* [WORK REQUEST 1]
Summarize the article about Sterling "Ruffin" Maddox Jr. in two sentences.
* [WORK REQUEST 2]
Transcribe the article about Sterling "Ruffin" Maddox Jr. from "He was a quintessential" up to and including "could say goodbye.".
* [WORK REQUEST 3]
Say whether each statement agrees with the article about Sterling "Ruffin" Maddox Jr. Answer yes or no for each, and quote the words from the article that decide it.
(a) Maddox was cremated after his family's time with him at the funeral home.
(b) Jennifer Maddox Sergent's mother died in 2020.
(c) Maddox had Parkinson's disease before he contracted the coronavirus.

--- PASSAGE SHOWN ---

AARP Hearing Center
Sterling “Ruffin” Maddox Jr., 78, was a mover and shaker in greater Washington, D.C. A civil engineer, he was a Maryland state legislator and worked as a real estate developer and agent.
He was a quintessential people person, the type whose funeral normally would have drawn a huge crowd — but these are not normal times.
After Maddox's death from COVID-19, on March 24, in a Virginia assisted living facility, his daughters and grandsons were allowed to spend two hours with him in a Maryland funeral home before he was cremated. A minister attended, courtesy of the app FaceTime. His daughters put a cellphone on a pillow near his ear in the casket so his two brothers in Florida could say goodbye.
His daughter, Jennifer Maddox Sergent, 50, says she didn't expect her father's death would be different from that of her mother, who passed away in 2017. She and her sister, Katharine, were at their mom's side and held her hands.
"It was a textbook beautiful death,” Sergent says. “This was not the script that we got to go by this time around.”
Before contracting the coronavirus, Maddox had Parkinson's disease and dementia. That his residence closed to visitors in March meant his daughters could not be with him during his last 12 days.
"Our experience has been repeated tens of thousands of times all over the globe,” says Sergent. “You can't see your loved ones for days and weeks, and all of a sudden, they're gone, and you're never able to properly say goodbye."
Funeral rituals transform
"Proper” goodbyes are a ritual of the past — for now. As Americans mourn their dead, families like Maddox's, with the help of funeral directors and clergy, are rewriting the norms of farewells because of stay-at-home orders, social distancing and travel restrictions.

--- MATERIAL PROVIDED ---

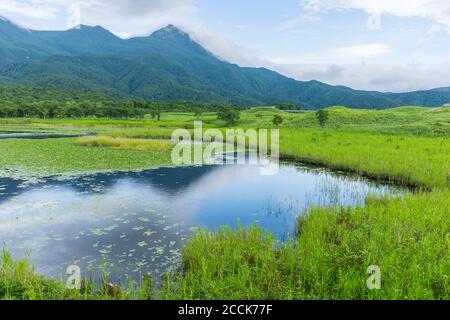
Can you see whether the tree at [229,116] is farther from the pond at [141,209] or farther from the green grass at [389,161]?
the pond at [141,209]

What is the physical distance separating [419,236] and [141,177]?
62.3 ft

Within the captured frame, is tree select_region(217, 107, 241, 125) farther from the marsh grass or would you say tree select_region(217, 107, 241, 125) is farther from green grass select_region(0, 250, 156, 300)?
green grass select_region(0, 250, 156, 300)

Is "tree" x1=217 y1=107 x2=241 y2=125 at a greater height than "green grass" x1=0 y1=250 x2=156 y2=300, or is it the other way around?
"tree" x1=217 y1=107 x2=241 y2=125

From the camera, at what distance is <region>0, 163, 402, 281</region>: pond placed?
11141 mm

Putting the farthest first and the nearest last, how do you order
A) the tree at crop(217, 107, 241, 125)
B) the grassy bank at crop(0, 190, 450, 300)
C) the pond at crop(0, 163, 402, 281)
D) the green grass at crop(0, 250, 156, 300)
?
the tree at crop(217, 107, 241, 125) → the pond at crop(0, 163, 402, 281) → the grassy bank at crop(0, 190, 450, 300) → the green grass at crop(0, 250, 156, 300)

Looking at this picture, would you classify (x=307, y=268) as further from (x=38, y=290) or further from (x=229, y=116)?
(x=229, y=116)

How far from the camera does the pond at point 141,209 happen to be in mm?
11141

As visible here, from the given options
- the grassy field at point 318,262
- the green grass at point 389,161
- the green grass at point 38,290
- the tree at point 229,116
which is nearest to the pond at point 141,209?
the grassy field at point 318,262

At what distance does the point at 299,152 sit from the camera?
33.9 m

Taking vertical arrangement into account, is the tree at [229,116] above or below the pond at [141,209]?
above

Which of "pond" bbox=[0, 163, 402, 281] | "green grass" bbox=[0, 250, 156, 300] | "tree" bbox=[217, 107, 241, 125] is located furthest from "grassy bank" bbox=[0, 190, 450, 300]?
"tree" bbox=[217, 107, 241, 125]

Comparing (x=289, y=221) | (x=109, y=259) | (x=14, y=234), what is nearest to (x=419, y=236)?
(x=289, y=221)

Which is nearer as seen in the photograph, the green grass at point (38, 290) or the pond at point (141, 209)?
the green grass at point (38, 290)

---

* [EXPECTED ANSWER 1]
Sterling "Ruffin" Maddox Jr., a 78-year-old civil engineer, Maryland state legislator and real estate developer and agent, died of COVID-19 on March 24 in a Virginia assisted living facility, and his daughters could not be with him during his last 12 days because the residence had closed to visitors. His daughters and grandsons spent two hours with him in a Maryland funeral home, with a minister attending through FaceTime and his two brothers in Florida saying goodbye by cellphone, as families like his rewrite the norms of farewells because of stay-at-home orders, social distancing and travel restrictions.

* [EXPECTED ANSWER 2]
He was a quintessential people person, the type whose funeral normally would have drawn a huge crowd — but these are not normal times.
After Maddox's death from COVID-19, on March 24, in a Virginia assisted living facility, his daughters and grandsons were allowed to spend two hours with him in a Maryland funeral home before he was cremated. A minister attended, courtesy of the app FaceTime. His daughters put a cellphone on a pillow near his ear in the casket so his two brothers in Florida could say goodbye.

* [EXPECTED ANSWER 3]
(a) Yes: "were allowed to spend two hours with him in a Maryland funeral home before he was cremated."
(b) No: "that of her mother, who passed away in 2017."
(c) Yes: "Before contracting the coronavirus, Maddox had Parkinson's disease and dementia."